In starting the initial research it became obvious there were additional areas of interest as each persons life had many facets, which opened up other areas of local and social history. Although the website is at still evolving, I’m hopeful, as local history builds and family and friends around the world add their memories and pictures, it will prove of interest to a wider audience.
We are in an age of rapid communications, Facebook, Twitter, 24 hour News etc. Although this website will not, cannot and has no intension of competing with the major social media sites, perhaps in some small way may develop into a platform for peoples’ memories, with the here and now compared to the recent past. Our rural aspect is also continually under threat. With some politicians going into politics without getting any real life skills it would appear that some of our precious landscapes and rural aspect, through rash and poor decisions, there is the potential for a significant amount that could be lost forever. Our rural environment is beneficial to us all and it is unfortunate farms that surround Canterbury are in the hands of either property developers or farming families where the current generation are not interested in farming but sit on land that will be very valuable as Canterbury pushes out beyond it’s current boundary. Click on the HIMN-Action Group page for further details.

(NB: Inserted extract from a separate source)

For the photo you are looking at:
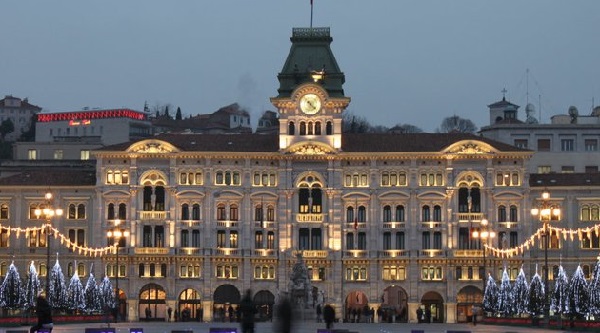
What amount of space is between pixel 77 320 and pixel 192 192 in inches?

March 2010 – Colin Carmichael, Chief Executive of Canterbury City Council explains the Local Development Framework to Hilltop Residents. Meeting chaired by the Author.
Outside the family element we have chosen to add a small history of East Kent starting with coastline and maritime. As the site develops we are very much looking for contributions and criticisms particularly if there are inaccuracies. Going forward we would like to expand into road transport, aviation, particularly with the Battle of Britain and the subsequent local airdromes that supported the few. As mentioned on the Whitstable page the Canterbury to Whitstable railway line being the first commercial railway in the country, if not the world will bring yet another area of interest.